If a system running the Solaris Operating System crashes, provide your service provider with as much information as possible, including crash dump files.
Solaris 10: kmdb has replaced kadb as the standard “in situ” Solaris kernel debugger.
kmdb brings all the power and flexibility of mdb to live kernel debugging. kmdb supports the following:
Debugger commands (dcmds)
Debugger modules (dmods)
Access to kernel type data
Kernel execution control
Inspection
Modification
For more information, see the kmdb ( 1 ) man page. For step-by-step instructions on using kmdb to troubleshoot a system, see the How to Boot the System With the Kernel Debugger (kmdb) in System Administration Guide: Basic Administration .

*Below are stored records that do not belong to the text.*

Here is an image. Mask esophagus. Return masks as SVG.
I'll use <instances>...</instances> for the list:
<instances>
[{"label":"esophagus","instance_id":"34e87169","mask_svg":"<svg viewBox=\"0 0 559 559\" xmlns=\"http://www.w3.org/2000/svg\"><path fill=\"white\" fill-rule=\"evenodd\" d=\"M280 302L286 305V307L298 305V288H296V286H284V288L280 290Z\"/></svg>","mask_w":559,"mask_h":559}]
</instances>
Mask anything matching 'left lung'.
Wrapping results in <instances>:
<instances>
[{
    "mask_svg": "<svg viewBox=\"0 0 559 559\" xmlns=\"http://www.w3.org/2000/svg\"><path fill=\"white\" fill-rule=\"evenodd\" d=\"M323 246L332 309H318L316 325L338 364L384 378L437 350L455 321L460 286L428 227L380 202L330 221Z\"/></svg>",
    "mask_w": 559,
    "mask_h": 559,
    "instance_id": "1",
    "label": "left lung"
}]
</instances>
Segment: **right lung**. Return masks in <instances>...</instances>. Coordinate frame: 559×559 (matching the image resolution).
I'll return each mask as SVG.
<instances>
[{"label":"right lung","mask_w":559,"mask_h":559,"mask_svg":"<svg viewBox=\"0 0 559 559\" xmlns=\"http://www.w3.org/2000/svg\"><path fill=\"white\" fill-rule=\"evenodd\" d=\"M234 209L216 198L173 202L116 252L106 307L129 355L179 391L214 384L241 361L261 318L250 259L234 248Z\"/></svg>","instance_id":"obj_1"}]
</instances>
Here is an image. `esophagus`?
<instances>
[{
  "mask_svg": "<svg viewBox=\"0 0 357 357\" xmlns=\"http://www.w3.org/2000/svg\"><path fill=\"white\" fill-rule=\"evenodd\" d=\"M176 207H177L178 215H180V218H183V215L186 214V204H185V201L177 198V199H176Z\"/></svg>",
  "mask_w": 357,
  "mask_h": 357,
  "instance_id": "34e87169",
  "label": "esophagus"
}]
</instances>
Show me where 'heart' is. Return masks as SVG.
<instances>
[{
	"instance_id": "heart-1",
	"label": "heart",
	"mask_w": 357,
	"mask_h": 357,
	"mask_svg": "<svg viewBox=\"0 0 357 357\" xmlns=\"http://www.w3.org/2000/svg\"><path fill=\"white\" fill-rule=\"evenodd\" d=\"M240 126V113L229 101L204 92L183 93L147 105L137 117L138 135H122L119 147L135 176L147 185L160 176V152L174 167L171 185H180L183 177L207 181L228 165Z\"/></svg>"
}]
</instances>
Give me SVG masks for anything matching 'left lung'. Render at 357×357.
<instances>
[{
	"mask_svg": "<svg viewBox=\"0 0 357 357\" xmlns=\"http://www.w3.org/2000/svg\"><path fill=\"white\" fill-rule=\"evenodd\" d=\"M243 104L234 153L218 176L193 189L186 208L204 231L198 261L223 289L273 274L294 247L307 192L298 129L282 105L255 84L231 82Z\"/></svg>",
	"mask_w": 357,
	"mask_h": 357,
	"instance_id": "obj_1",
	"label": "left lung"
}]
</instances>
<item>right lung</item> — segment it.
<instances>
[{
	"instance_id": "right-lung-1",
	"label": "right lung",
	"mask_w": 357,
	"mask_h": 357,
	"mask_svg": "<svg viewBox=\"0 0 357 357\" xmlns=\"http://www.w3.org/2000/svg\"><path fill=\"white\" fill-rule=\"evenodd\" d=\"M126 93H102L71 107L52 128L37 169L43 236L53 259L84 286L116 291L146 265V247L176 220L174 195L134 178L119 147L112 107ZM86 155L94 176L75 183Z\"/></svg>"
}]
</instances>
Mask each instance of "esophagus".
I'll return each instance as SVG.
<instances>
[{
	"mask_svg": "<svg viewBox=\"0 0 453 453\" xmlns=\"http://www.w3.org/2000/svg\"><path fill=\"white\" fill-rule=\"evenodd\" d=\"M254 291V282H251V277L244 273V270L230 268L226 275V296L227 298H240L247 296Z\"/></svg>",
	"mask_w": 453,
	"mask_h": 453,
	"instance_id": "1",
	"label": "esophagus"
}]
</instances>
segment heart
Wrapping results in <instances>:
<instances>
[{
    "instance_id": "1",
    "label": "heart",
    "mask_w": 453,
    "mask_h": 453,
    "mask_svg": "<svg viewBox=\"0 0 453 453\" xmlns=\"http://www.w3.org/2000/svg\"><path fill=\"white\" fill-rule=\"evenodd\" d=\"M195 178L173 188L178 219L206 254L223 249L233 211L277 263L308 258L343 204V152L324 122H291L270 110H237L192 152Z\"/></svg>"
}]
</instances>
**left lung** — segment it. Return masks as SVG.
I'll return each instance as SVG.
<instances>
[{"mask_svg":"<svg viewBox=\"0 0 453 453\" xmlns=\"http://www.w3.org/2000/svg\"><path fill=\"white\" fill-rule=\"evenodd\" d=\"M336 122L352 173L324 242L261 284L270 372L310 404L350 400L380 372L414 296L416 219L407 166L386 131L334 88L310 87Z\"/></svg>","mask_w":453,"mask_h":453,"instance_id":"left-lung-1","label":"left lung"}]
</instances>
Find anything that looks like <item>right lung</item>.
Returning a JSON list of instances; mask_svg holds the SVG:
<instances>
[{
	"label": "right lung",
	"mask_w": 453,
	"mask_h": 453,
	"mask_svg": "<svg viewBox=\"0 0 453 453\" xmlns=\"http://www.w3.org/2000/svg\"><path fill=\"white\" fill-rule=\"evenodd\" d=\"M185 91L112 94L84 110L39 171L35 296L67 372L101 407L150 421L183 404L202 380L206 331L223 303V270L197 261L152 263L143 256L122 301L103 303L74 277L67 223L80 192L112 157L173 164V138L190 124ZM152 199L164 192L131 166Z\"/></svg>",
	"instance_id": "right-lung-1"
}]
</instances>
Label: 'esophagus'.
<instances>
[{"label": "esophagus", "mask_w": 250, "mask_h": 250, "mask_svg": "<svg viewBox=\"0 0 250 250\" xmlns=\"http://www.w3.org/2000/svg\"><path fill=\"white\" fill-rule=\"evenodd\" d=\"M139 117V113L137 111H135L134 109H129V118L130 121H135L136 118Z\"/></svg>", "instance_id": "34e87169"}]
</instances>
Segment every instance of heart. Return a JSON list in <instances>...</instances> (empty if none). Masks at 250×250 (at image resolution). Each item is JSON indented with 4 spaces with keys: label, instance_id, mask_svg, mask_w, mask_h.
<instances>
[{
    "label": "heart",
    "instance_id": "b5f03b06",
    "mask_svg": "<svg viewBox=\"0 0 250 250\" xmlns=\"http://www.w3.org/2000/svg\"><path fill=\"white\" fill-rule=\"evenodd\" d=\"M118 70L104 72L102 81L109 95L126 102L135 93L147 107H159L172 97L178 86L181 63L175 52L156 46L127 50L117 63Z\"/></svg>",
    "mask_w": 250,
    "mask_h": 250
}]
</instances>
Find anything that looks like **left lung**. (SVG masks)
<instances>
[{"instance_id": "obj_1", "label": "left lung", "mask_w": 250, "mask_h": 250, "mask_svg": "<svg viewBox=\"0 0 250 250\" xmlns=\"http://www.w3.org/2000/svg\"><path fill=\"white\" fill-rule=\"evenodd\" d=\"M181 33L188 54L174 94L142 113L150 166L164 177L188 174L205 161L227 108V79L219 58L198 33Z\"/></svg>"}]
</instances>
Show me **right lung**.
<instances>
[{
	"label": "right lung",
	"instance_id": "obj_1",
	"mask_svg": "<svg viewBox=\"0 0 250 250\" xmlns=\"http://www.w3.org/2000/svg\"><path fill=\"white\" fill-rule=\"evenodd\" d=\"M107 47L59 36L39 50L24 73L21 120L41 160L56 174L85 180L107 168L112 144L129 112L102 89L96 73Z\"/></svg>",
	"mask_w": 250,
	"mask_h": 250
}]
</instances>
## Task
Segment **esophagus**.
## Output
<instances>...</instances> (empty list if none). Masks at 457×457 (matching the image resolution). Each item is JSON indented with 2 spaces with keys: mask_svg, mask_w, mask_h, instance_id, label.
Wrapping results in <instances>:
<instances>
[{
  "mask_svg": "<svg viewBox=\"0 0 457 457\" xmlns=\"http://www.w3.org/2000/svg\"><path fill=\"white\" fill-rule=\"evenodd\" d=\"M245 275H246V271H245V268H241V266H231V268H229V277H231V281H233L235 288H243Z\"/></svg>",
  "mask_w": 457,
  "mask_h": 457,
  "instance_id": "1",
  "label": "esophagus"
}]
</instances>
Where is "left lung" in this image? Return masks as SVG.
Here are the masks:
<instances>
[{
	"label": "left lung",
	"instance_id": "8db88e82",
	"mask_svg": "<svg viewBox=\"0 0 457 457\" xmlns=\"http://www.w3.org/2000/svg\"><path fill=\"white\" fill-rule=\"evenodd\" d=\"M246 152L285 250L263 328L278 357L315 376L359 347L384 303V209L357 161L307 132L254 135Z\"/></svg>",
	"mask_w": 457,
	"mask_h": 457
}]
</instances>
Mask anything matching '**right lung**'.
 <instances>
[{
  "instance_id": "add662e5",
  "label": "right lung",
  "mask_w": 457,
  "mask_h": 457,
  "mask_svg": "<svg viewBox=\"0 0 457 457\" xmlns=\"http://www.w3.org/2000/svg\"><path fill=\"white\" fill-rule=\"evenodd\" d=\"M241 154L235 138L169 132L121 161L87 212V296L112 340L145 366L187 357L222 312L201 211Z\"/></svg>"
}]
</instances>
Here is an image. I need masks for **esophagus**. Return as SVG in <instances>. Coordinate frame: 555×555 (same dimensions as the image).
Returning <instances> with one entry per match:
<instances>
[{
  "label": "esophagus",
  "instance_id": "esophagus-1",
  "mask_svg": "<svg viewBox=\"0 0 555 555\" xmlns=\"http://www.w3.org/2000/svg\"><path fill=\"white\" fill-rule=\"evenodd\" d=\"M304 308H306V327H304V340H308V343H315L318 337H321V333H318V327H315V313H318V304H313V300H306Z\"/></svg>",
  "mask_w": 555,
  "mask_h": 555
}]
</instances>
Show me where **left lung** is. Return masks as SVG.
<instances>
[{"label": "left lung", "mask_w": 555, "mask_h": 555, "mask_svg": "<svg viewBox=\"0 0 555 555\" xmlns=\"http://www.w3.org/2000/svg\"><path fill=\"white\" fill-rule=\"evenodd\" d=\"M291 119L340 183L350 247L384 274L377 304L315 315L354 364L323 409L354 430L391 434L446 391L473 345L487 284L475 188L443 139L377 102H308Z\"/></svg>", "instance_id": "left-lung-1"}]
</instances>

Solaris 10: The Solaris DTrace facility is a comprehensive dynamic tracking facility that gives you a new level of observerability into the Solaris kernel and user processes. DTrace helps you understand your system by permitting you to dynamically instrument the OS kernel and user processes to record data that you specify at locations of interest, called, probes. Each probe can be associated with custom programs that are written in the new D programming language. All of DTrace's instrumentation is entirely dynamic and available for use on your production system. For more information, see the dtrace ( 1M ) man page and the Solaris Dynamic Tracing Guide .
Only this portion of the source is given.